- Directed by: Xavier Durringer
- Written by: Xavier Durringer
- Starring: Éric Savin Dao Paratee Bruno Lopez
- Edited by: Laurence Briaud
- Music by: Christophe Gerber
- Production companies: 7e Apache Films Arte France
- Release date: October 5, 2007 (France);
- Running time: 98 minutes
- Country: France
- Languages: French Thai

= Lady Bar =

2007 French television film

Lady Bar is a 2007 French comedy-drama television film directed and written by Xavier Durringer. It was premiered on Arte France on October 5, 2007.

==Plot==
Jean-Claude, a lonely French man in his forties who just god divorced, decides to leave his routine behind and travel to Thailand on vacation with his friend Patrick. Impressed by the nightlife of Bangkok and Pattaya, Jean-Claude navigates a world entirely foreign to him, far removed from his life back in France.

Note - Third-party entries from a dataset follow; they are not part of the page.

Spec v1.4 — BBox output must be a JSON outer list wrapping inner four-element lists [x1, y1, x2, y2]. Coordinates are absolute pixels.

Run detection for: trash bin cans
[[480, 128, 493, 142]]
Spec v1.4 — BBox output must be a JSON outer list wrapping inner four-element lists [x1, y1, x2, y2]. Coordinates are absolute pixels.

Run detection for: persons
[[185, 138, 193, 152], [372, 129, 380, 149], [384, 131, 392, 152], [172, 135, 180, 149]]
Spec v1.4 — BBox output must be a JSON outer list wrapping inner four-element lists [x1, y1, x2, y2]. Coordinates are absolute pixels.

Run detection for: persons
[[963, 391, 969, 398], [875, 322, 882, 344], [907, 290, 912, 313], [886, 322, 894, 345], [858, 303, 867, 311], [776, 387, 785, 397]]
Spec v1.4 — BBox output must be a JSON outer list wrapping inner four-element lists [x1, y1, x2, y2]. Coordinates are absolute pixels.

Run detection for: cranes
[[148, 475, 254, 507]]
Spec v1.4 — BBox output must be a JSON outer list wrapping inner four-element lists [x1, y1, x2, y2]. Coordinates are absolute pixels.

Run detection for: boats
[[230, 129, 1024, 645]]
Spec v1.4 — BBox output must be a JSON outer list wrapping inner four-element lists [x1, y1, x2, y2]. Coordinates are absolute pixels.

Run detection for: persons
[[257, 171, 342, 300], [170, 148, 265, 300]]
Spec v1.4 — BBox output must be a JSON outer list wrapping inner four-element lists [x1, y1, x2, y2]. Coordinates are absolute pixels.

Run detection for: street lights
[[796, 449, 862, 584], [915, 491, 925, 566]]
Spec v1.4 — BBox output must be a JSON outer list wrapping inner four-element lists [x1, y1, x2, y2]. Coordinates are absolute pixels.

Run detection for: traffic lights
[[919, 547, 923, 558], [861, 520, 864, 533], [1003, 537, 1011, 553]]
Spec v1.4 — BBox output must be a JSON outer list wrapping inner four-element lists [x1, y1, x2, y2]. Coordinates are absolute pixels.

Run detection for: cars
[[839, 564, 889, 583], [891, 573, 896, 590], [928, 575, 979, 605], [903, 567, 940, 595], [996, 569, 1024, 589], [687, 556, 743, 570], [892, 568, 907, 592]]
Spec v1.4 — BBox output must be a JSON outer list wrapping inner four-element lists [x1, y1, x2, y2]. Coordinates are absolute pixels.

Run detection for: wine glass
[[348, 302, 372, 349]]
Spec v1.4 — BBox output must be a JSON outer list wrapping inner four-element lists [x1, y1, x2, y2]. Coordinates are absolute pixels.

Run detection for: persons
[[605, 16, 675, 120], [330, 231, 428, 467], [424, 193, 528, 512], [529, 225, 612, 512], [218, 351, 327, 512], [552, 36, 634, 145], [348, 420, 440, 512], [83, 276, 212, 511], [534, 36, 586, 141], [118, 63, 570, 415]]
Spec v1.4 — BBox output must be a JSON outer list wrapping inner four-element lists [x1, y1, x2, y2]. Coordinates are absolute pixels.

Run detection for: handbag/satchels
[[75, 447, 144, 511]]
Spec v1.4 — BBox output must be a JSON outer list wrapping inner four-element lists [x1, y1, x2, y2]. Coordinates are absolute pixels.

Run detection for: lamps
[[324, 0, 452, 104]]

During the trip, Jean-Claude met Pat, a young Thai woman working as a "lady bar" attendant to financially support her family back in the rural Isan. The film ends as the relationship of Jean-Claude and Pat became deepr and deeper.

== Cast ==
- Éric Savin as Jean-Claude
- Dao Paratee as Pat
- Bruno Lopez as Polo
- Bongkoj Khongmalai as Aom
- Jean-Pierre Léonardini as Patrick
- Margot Abascal as the French woman

==Reception==
The film received very good reviews and was released on DVD. A sequel, Lady Bar 2, was released in 2009.